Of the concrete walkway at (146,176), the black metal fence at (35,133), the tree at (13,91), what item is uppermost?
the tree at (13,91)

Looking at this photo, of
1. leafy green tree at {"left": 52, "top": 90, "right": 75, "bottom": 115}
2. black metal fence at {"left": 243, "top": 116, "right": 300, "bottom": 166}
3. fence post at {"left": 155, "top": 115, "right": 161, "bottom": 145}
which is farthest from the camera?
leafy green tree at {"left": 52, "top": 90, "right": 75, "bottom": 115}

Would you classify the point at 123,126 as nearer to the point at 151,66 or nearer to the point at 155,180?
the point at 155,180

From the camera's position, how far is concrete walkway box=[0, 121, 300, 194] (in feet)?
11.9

**WORK INSTRUCTIONS:**
Rewrite the items above, changing each "black metal fence" to "dark iron fence" and leaving every other word as it stands.

**SOLUTION FOR THIS PROBLEM:**
Of the concrete walkway at (146,176), the dark iron fence at (35,133), the tree at (13,91), what item is uppermost?
the tree at (13,91)

Looking at this photo, of
1. leafy green tree at {"left": 52, "top": 90, "right": 75, "bottom": 115}
2. dark iron fence at {"left": 243, "top": 116, "right": 300, "bottom": 166}
3. fence post at {"left": 155, "top": 115, "right": 161, "bottom": 145}
which is farthest from the camera?
leafy green tree at {"left": 52, "top": 90, "right": 75, "bottom": 115}

Would you classify the point at 123,126 as nearer to the point at 151,66 or nearer to the point at 155,180?
the point at 155,180

From the camera's position, how far is concrete walkway box=[0, 121, 300, 194] (in feet)?
11.9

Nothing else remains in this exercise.